Un cast d’eccezione, una trama avvincente che porta sul grande schermo un episodio affascinante della storia italiana: questi sono gli ingredienti che sicuramente conquisteranno il pubblico.
La pellicola diretta da Arnaldo Catinari promette di catturare lo spettatore sin dalle prime scene. Scopriamo insieme tutti i dettagli, ma prima ecco il link per guardare il trailer ufficiale:
“Alla festa della rivoluzione” uscirà al cinema il 16 aprile 2026. Il film diretto da Arnaldo Catinari e distribuito nelle sale da 01 Distribution si prepara a conquistare il pubblico italiano con un mix irresistibile di storia, politica, intrighi e passioni segrete.
La pellicola è stata realizzata in collaborazione da Rai Cinema e Italian International Film, con il sostegno del Ministero della Cultura e della Friuli Venezia Giulia Film Commission.

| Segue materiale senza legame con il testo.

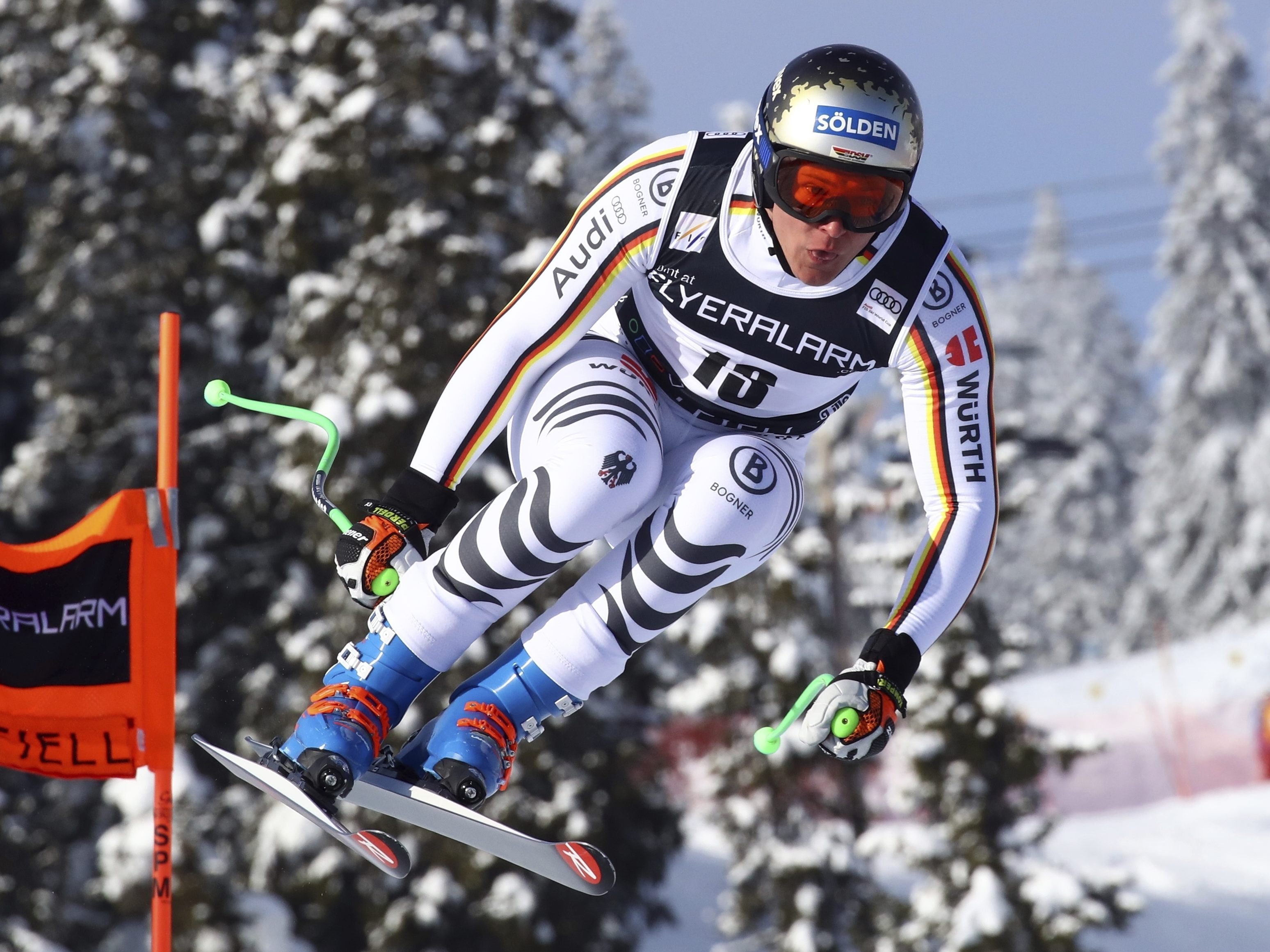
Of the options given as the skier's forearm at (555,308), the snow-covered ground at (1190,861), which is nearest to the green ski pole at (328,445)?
the skier's forearm at (555,308)

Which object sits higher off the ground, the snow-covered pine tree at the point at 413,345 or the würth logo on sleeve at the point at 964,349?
the snow-covered pine tree at the point at 413,345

Dopo l’uscita al cinema è previsto l’arrivo in streaming sulla piattaforma di RaiPlay.
Il film “Alla festa della rivoluzione” è ambientato nel 1919, nella città di Fiume, in uno dei momenti più turbolenti e affascinanti della storia italiana: la titanica impresa guidata dal poeta Gabriele D’Annunzio.
Protagonista del racconto è Beatrice, una spia al servizio della Russia, che arriva a Fiume proprio nel giorno in cui il poeta-soldato dà il via alla sua visionaria rivolta.
Quella che inizialmente sembra dover essere una grande celebrazione si trasforma rapidamente in un pericolo: durante la festa d’insediamento, qualcuno tenta di uccidere D’Annunzio.
Da qui parte la caccia ai responsabili del tentato assassinio. Beatrice si ritrova coinvolta in un gioco di alleanze, intrighi, complotti e tradimenti insieme a Pietro, il capo dei servizi segreti italiani, e Giulio, un medico disertore anarchico.
Tra tensioni politiche, scontri di ideali e drammi, il film riporta alla luce una pagina importante della storia italiana, intrecciando amori, vendetta e ambizione.
Sullo sfondo, una Fiume rivoluzionaria e utopica: un laboratorio politico e sociale in cui si sperimentano libertà radicali, dall’uguaglianza di genere alla centralità dell’arte.
Il cast del film è ricco di alcuni dei volti più amati del piccolo e grande schermo italiano: Valentina Romani è Beatrice. Al suo fianco ci sono Nicolas Maupas, Riccardo Scamarcio (che interpreta Pietro Brandi, figura centrale e ambigua nella rete di intrighi politici), Maurizio Lombardi (Gabriele D’Annunzio), Darko Perić, Daniele Paoloni, Luca Tanganelli e Susanna Acchiardi.
La sceneggiatura è firmata da Silvio Muccino, scritta insieme al regista Catinari, ed è liberamente ispirata al libro di Claudia Salaris.
Le riprese di “Alla festa della rivoluzione” si sono svolte principalmente in Friuli Venezia Giulia, tra Udine, Trieste e Gorizia. La regione, grazie al supporto della Film Commission locale, ha offerto ambientazioni perfette per ricreare l’atmosfera della Fiume del primo dopoguerra.
Tra città storiche, architetture d’epoca e paesaggi suggestivi, la troupe è riuscita a ricostruire location dall’aspetto credibile e dall’atmosfera immersiva.
Le scenografie di Tonino Zera e i costumi di Ursula Patzak hanno contribuito a trasportare lo spettatore in un’epoca sospesa tra modernità e vera tensione politica.